Directions -
1/ In the seismogram notes, how high was the tsunami wave created by the March 11th 2011 earthquake?
2/ Identify every line in the listing that contains the string "instances", and copy each of those lines.

This one is listed at 14.8628° S, 70.3081° W, 2022-05-26 12:02:20 UTC. We clearly see the sharp P component at 10 minutes delay, then the PP component at 12 minutes delay.
Also, please note a five-minute long surface wave at 16:45 from South Pacific. This one "Mwb6.4 Southeast Of Loyalty Islands" is located at 22.8048° S, 172.0689° E, 2022-05-26 15:37:58 UTC. The travel time was more than one hour. Outstanding!
This one is listed at 13.9517° N, 120.6771° E, 2022-05-21 21:50:48 UTC. One explanation for the over one hour delay is that we observe the surface wave component.
This M6.9 earthquake is located almost in Antarctic. Its exact location and time are 54.1373° S, 159.0844° E , 2022-05-19 10:13:31 UTC. The travel time of the only visible wave component to our station was around 20 minutes.
This mww6.7 earthquake from Nicaragua has a very large amplitude for the surface wave component. This is probably because of the short distance to our station and also most of the propagation path is on the continent. The tabulated date for that event is 2022-04-21 07:42:46 UTC, and its position was 11.5538° N, 86.9919° W.
On March 11th 2011, a mega-sized M-9 earthquake located off the coast, north east of Tokyo, created a forty-meter-high tsunami wave that killed almost twenty thousand people, and partially destroyed the Fukushima nuclear power plant.[Wikipedia,"2011 ..."].
Ten years later, February 13th 2021, an M-7 earthquake - that we observed [AM, "2021 day 44"] - killed one person, injured almost two hundred, but left the power plant intact. This second earthquake has been considered an aftershock of the 2011 one (Wikipedia, "2021 ...").
Now, March 16th 2022, from the same location, almost at the same date, one more M-7 disaster (Wikipedia, "2022 ...").
Please note the seismograms from the two M-7 events are similar.

Input data -
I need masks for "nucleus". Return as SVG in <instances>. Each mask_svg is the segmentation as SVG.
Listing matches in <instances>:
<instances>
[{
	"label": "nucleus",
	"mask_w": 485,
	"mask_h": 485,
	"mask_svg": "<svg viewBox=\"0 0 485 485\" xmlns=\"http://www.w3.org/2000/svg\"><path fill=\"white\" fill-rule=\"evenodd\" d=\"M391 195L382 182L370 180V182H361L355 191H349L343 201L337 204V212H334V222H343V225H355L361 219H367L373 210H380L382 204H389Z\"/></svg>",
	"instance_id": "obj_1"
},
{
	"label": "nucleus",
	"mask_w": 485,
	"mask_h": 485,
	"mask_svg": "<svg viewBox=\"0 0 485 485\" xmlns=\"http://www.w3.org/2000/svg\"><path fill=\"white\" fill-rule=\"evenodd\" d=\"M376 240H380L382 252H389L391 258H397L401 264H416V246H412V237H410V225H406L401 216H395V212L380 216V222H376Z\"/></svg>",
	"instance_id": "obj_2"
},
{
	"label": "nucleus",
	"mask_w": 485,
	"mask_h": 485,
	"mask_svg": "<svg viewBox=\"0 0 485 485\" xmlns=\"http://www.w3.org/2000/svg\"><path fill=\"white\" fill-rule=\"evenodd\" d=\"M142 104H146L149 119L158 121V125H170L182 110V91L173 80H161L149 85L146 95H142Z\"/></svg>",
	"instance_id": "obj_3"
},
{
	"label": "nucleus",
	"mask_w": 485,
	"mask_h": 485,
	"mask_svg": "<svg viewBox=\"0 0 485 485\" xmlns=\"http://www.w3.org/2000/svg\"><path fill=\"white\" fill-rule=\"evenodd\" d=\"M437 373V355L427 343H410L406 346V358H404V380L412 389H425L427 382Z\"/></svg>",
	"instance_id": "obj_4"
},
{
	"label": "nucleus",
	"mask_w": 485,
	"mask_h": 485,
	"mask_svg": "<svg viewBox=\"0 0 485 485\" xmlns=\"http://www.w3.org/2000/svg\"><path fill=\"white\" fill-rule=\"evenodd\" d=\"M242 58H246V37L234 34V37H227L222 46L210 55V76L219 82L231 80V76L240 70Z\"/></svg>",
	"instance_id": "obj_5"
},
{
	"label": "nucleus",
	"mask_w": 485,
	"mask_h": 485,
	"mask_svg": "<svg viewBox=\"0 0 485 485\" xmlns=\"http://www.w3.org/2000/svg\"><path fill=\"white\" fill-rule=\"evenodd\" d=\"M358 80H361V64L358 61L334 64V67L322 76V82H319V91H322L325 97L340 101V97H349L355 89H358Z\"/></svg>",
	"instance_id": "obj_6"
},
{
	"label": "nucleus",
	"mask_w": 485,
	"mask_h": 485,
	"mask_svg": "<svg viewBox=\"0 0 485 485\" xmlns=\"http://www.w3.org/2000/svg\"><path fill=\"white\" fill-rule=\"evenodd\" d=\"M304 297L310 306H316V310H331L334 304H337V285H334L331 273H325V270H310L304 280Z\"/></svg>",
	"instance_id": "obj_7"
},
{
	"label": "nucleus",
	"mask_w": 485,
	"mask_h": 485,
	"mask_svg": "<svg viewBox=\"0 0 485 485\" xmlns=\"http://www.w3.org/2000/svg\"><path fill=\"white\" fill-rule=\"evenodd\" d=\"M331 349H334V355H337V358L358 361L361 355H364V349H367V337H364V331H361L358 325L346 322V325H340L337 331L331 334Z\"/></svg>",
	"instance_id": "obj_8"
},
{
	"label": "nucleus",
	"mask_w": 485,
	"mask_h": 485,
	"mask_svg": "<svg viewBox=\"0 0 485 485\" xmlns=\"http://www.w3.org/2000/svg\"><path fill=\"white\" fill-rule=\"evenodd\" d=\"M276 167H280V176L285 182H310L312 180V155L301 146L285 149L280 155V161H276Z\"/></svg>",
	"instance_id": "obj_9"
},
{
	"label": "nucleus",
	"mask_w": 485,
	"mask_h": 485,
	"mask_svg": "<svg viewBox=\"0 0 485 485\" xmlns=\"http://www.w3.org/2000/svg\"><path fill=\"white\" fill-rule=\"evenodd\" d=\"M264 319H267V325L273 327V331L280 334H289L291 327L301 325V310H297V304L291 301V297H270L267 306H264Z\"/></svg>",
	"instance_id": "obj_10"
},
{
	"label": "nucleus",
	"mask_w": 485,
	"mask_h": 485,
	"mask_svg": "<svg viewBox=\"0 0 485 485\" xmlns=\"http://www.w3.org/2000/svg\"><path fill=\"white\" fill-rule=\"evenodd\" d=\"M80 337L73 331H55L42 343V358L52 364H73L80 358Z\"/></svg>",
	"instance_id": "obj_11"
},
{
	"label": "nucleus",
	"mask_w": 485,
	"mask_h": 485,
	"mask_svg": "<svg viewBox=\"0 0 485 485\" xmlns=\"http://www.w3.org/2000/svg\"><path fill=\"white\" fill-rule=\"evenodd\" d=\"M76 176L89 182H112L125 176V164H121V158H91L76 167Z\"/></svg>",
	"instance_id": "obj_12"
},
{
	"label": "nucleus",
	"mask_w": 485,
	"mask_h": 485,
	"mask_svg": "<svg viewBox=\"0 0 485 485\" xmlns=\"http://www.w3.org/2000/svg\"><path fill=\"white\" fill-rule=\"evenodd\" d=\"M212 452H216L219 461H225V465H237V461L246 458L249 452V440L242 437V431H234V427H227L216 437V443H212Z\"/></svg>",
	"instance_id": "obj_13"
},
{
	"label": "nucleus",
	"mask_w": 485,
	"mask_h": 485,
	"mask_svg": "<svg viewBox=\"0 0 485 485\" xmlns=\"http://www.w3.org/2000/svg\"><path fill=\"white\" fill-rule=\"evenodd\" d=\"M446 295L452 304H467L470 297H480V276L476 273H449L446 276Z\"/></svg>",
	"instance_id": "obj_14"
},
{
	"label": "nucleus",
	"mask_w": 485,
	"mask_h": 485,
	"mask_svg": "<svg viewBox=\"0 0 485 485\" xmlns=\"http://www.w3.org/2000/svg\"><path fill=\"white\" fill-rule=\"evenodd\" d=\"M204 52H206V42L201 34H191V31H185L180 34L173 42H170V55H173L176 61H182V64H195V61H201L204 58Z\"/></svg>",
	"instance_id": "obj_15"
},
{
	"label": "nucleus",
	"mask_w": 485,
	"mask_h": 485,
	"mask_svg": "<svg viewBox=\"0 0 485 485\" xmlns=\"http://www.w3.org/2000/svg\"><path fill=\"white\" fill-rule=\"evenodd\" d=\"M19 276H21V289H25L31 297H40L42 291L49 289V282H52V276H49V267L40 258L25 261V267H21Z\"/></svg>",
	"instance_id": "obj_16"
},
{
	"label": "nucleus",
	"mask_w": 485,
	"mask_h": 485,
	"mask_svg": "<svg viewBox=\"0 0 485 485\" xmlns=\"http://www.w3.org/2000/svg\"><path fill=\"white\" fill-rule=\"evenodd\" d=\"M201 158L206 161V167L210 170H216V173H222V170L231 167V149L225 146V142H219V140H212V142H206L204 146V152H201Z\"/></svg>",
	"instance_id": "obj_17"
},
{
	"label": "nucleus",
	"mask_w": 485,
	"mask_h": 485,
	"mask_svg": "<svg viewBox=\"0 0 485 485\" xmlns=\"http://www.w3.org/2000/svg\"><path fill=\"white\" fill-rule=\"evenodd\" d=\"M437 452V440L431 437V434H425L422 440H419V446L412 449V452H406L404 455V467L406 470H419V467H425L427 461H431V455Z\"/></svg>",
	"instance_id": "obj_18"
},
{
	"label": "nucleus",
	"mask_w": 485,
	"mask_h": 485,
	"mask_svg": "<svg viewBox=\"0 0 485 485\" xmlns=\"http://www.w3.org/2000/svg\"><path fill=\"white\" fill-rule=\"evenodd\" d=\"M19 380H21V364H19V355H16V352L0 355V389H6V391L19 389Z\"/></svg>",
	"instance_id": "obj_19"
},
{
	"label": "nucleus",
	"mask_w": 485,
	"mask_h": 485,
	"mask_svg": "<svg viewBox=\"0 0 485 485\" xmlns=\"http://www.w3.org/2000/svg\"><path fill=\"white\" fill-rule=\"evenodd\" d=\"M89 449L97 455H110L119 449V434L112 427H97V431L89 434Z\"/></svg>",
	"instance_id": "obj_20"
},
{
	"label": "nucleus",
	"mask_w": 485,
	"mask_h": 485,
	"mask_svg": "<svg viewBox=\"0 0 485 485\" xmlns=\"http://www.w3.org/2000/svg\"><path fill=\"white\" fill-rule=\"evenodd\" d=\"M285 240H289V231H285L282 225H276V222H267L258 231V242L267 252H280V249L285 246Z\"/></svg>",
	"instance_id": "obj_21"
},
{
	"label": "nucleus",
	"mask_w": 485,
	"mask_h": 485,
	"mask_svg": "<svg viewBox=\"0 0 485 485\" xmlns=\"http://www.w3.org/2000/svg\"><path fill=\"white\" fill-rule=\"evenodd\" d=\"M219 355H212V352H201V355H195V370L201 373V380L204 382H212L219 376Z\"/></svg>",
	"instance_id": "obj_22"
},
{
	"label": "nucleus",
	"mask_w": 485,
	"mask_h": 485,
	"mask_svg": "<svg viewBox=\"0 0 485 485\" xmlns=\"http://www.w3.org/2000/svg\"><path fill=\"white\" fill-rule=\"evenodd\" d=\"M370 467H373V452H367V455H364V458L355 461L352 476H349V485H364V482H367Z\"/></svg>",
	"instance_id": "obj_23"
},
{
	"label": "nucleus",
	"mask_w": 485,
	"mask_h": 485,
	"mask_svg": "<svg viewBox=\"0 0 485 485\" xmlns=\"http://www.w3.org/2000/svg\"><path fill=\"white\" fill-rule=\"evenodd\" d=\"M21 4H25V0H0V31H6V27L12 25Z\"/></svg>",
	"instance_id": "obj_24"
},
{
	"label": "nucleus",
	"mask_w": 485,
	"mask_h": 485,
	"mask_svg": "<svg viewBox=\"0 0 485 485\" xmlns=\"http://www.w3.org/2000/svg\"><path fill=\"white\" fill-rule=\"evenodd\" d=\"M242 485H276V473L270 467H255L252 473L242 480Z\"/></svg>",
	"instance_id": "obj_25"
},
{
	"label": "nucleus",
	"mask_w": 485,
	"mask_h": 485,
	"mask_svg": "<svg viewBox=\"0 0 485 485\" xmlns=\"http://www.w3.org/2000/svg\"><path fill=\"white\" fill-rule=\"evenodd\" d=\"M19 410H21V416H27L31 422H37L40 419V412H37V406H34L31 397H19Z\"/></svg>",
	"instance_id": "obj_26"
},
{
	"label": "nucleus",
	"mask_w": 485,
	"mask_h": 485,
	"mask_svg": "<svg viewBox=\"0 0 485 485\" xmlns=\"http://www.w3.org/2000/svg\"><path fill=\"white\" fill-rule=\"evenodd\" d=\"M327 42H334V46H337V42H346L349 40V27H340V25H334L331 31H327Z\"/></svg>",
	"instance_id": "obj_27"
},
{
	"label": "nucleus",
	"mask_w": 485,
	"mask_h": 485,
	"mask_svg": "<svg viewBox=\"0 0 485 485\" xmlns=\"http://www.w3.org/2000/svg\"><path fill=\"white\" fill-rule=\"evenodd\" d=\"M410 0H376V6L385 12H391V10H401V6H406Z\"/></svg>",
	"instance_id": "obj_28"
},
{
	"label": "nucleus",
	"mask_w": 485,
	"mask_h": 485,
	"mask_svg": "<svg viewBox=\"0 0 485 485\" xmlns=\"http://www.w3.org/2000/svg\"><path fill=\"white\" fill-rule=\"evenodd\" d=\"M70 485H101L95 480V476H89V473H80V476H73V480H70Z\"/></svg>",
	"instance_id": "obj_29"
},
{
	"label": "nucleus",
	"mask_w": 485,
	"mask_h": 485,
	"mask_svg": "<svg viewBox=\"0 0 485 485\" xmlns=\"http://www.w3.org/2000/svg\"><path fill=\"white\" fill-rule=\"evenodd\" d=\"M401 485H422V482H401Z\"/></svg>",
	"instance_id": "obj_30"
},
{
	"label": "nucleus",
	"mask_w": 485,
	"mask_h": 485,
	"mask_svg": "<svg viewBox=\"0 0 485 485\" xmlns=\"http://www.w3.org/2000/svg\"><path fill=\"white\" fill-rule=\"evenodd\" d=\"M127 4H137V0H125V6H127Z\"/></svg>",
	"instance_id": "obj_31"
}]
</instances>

Solutions to each task -
1/ It was forty meters high.

2/
I need masks for "nucleus". Return as SVG in <instances>. Each mask_svg is the segmentation as SVG.
Listing matches in <instances>:
<instances>
</instances>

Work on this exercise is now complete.